Die Therapie der Subclaviastenose ist meist konservativ und eine Rekanalisation oft nicht notwendig. Bezogen auf die Langzeitergebnisse sind endovaskuläre Verfahren den chirurgischen Techniken unterlegen. Die konservative Therapie zielt auch hier darauf ab, den Istzustand zu stabilisieren und vor allem das kardiovaskuläre Gesamtrisiko günstig zu beeinflussen.
Aufgrund der Symptomarmut der Subclavia- Stenose ist es aus meiner angiologischen Sichtweise aber durchaus sinnvoll, bei allen Patienten im Seitenvergleich Blutdruckmessungen anzustellen. Speziell dann, wenn man daran denkt, dass linksseitige Stenosen häufiger sind als rechtsseitige, ist insbesondere beim KHK-Patienten zu berücksichtigen, dass eine allfällige LIMA-Bypassoperation (linke Arteria mammaria interna) durch eine Stenosierung der vorgeschalteten A. subclavia limitiert sein könnte.

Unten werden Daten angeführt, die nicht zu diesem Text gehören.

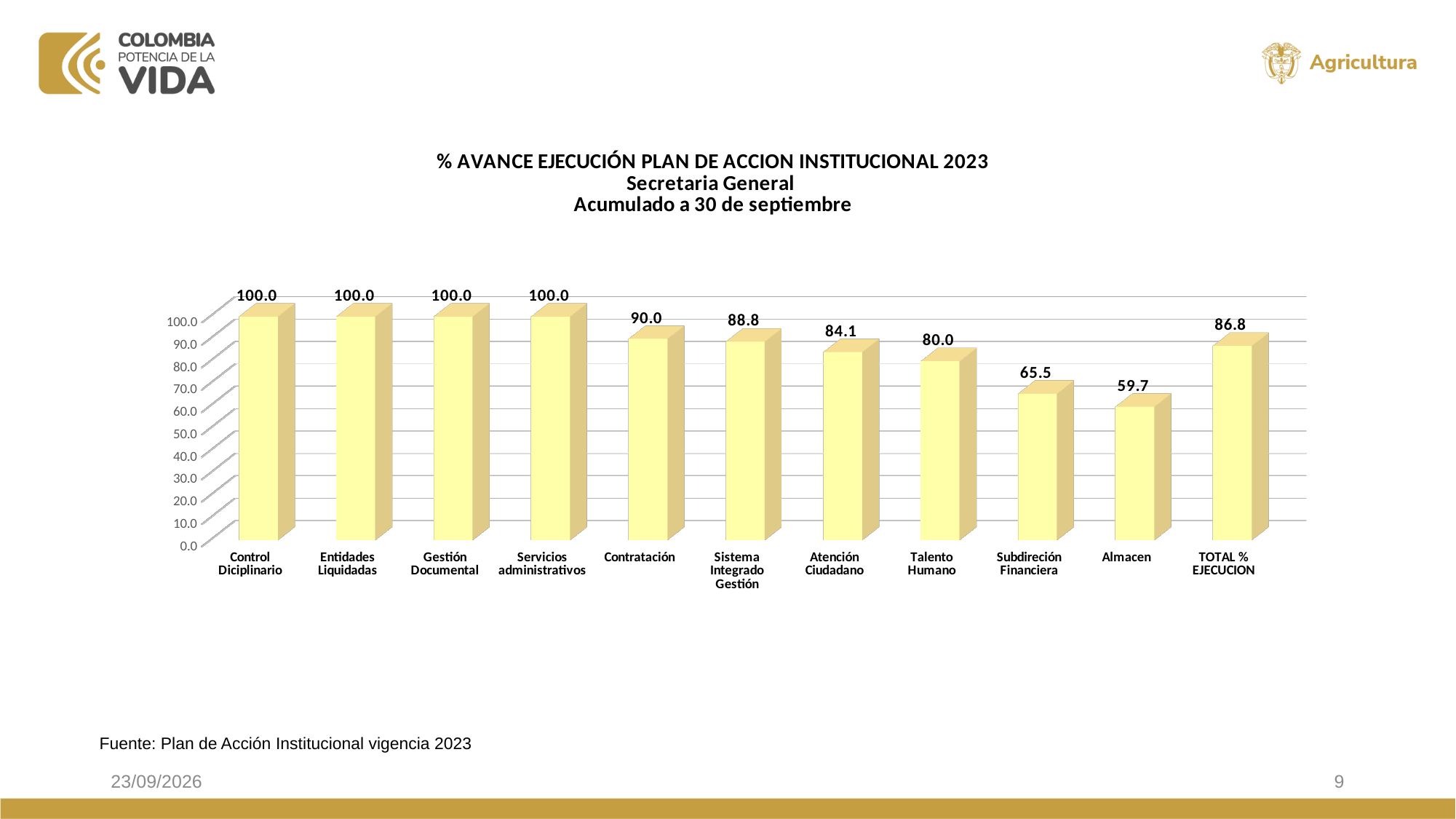
What is the value for Almacen? 59.7 How many categories are shown on the x axis? 11 What is the value for Contratación? 90.0 What is the difference between the values for Contratación and Sistema Integrado Gestión? 1.2 How many categories have a value of 100.0? 4 What is the difference between the values for Atención Ciudadano and Talento Humano? 4.1 What is the title of the chart? % AVANCE EJECUCIÓN PLAN DE ACCION INSTITUCIONAL 2023 Secretaria General Acumulado a 30 de septiembre What is the value for TOTAL % EJECUCION? 86.8 What kind of chart is shown on the slide? Bar chart What is the value for Subdireción Financiera? 65.5 Which category has the lowest value? Almacen Which is larger, the value for Talento Humano or the value for Subdireción Financiera? Talento Humano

Herausforderung Kompressionssyndrome

Als funktionsdiagnostische Herausforderungen präsentieren sich Erscheinungen aus dem Formenkreis der Kompressionssyndrome. Zu den häufigsten dieser insgesamt eher selteneren Pathologien zählen Kompressionserscheinungen durch eine additiv vorhandene Halsrippe oder funktionelle Engstellen durch Muskelzüge der Skalenus-Muskelgruppe. Herausfordernd ist wie schon erwähnt die Diagnose oder zumindest der diesbezügliche differenzialdiagnostische Gedanke. Untersuchungen in Ruhestellung liefern meist unauffällige Befunde, weshalb verschiedene Manöver vorgenommen werden, um eine allfällige funktionelle Stenosierung zu provozieren. Der bekannteste Test ist der nach einem amerikanischem Neurochirurgen benannte Adson-Test.

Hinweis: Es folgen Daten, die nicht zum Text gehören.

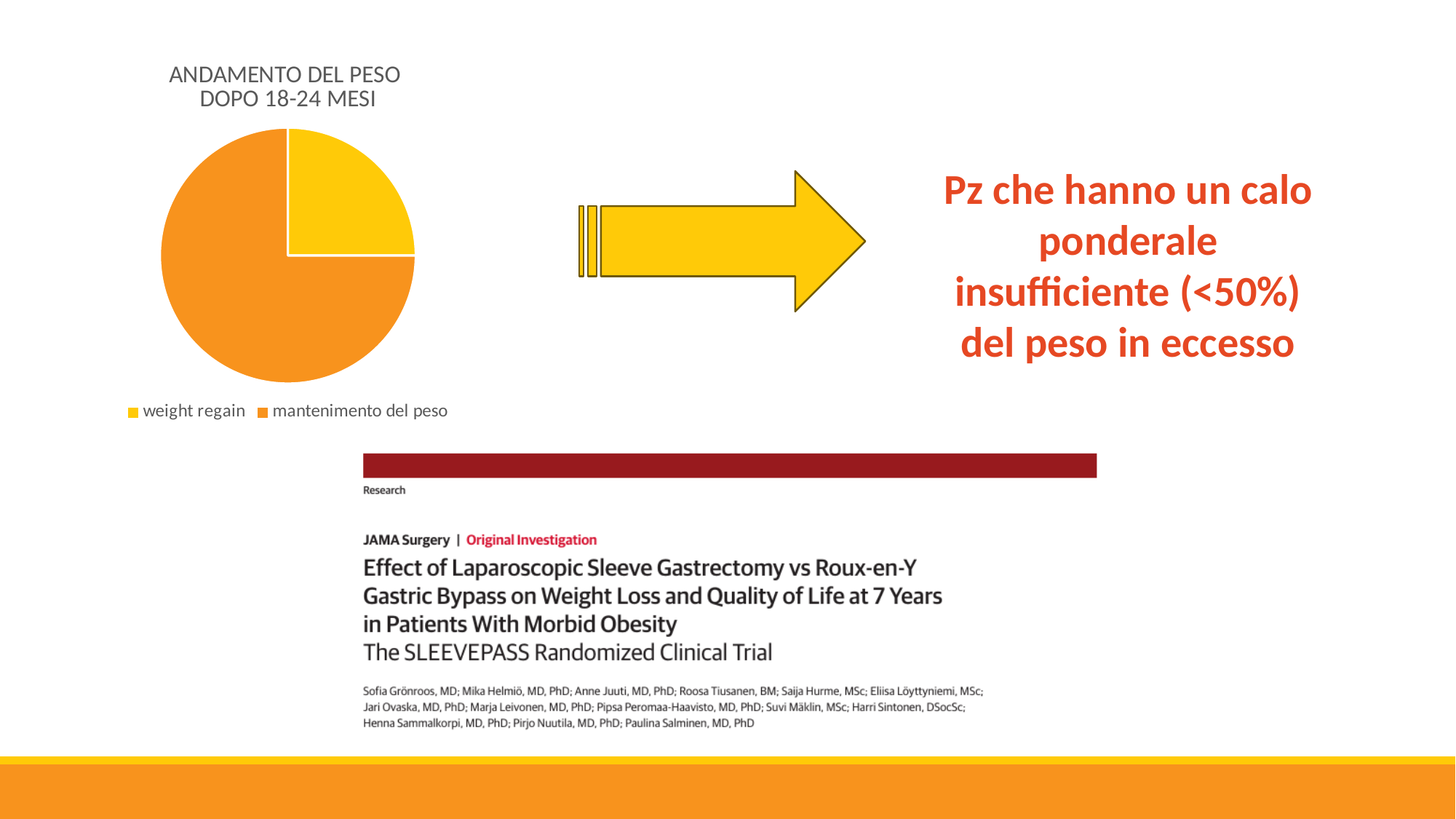
What is the title of the pie chart? ANDAMENTO DEL PESO DOPO 18-24 MESI What kind of chart is shown on the slide? pie chart Which category has the smallest slice in the pie chart? weight regain In the pie chart, which slice is larger: weight regain or mantenimento del peso? mantenimento del peso What colour is the slice for weight regain in the pie chart? yellow Which category has the largest slice in the pie chart? mantenimento del peso How many entries does the legend of the pie chart list? 2 How many slices does the pie chart have? 2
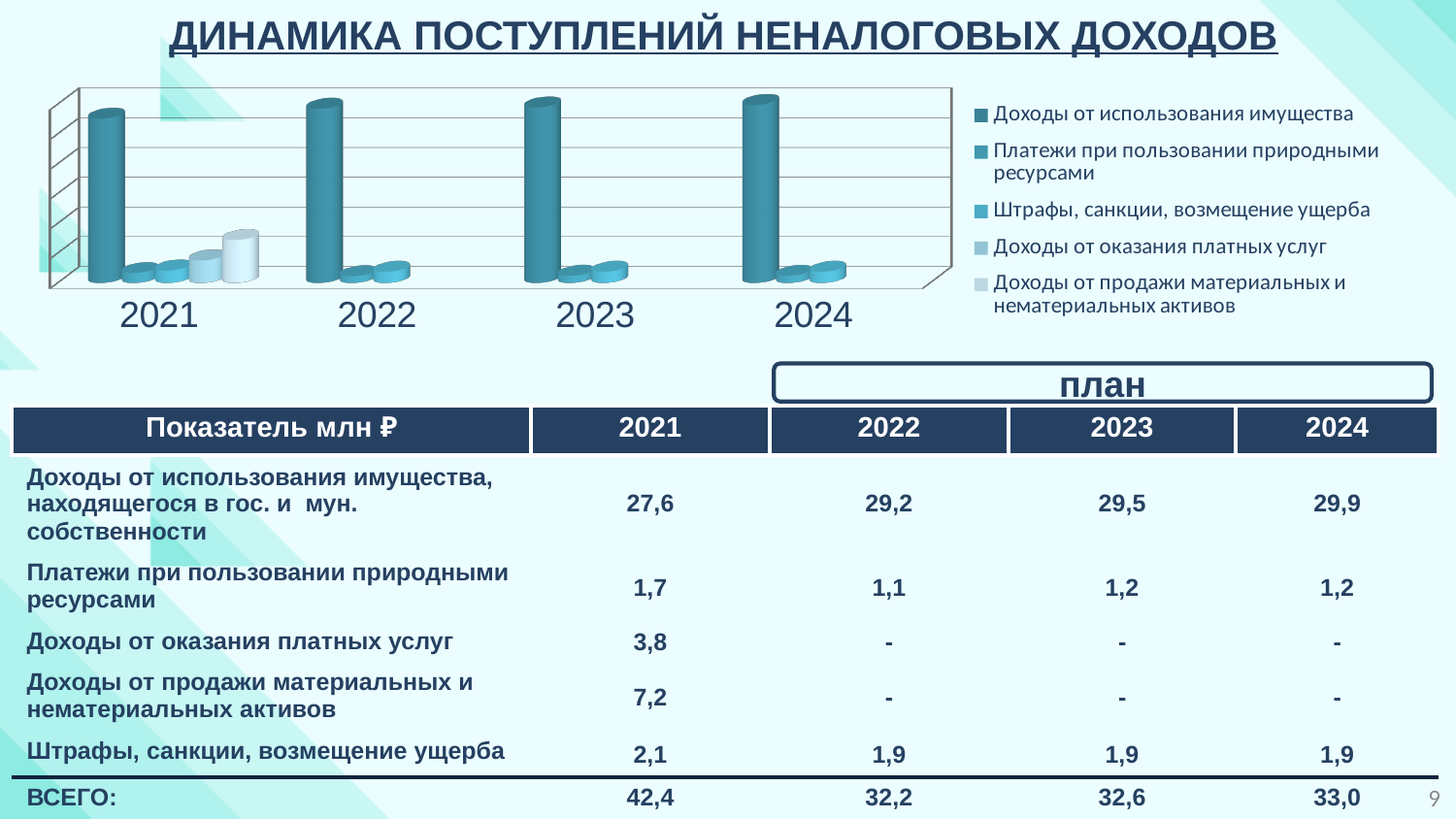
What kind of chart is shown on the slide? bar chart Which is larger: Доходы от использования имущества in 2021 or in 2024? 2024 Which series has the tallest bar in every year of the chart? Доходы от использования имущества According to the table, what is the value of Доходы от использования имущества for 2024 (млн ₽)? 29,9 In which year does the chart show bars for Доходы от оказания платных услуг and Доходы от продажи материальных и нематериальных активов? 2021 How many years are shown along the x axis of the chart? 4 What is the title of the slide? ДИНАМИКА ПОСТУПЛЕНИЙ НЕНАЛОГОВЫХ ДОХОДОВ According to the table, what is the value of Доходы от использования имущества for 2021 (млн ₽)? 27,6 What is the difference between the 2024 and 2021 values of Доходы от использования имущества in the table? 2,3 Does the value of Доходы от использования имущества rise or fall from 2021 to 2024? rise What is the total (ВСЕГО) of non-tax revenues for 2021 in the table? 42,4 How many series does the chart legend list? 5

Dabei wird der Patient angehalten, den Kopf bis zur Bewegungsgrenze zur betroffenen Seite zu drehen und gleichzeitig der Puls an der gleichseitigen Arteria radialis palpiert. Diese Bewegung führt zu einer Anspannung der Skalenus- Gruppe und somit zu einer Verengung der so genannten Skalenuslücke, durch die sowohl Arteria subclavia als auch der Plexus brachialis hindurchtreten. Dieser Muskelkontraktionseffekt kann noch durch Luftanhalten in maximaler Inspiration erhöht werden, da die Skalenus-Gruppe Teil der Atemhilfsmuskulatur ist. Im Normalbefund ändert sich der Radialispuls bei diesem Manöver nicht. Bei Erkrankungen in diesem Bereich kommt es dagegen zu einem Abfall des Radialispulses (positiver Adson-Test) und unter Umständen auch zu neurologischen Ausfällen im Bereich der oberen Extremität. Dieser Test kann auch mit objektiven Methoden wie einer Oszillografie kombiniert werden.

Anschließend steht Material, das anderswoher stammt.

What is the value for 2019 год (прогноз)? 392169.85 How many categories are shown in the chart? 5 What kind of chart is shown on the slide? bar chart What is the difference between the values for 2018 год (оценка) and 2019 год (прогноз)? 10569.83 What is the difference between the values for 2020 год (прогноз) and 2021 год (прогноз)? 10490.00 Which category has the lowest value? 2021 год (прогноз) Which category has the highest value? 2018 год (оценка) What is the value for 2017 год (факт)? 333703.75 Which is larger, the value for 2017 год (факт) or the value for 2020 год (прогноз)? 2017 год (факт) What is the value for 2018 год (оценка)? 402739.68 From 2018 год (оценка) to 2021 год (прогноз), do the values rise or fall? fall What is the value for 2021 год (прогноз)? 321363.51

Gezielte Muskelübungen können entsprechende Verbesserungen liefern, ohne dass der Weg zum Chirurgen gesucht werden muss.

FACT-BOX

Atherosklerotische Veränderungen der supraaortalen Arterien sind häufig asymtomatisch, müssen aber trotzdem aggressiv medikamentös behandelt werden, um die Progressionstendenz günstig zu beeinflussen. Funktionelle Flussbehinderungen stellen diagnostische Herausforderungen dar. Obgleich die diagnose in fachkundigen Händen zum Routinerepertoire jedes Angiologen zählt.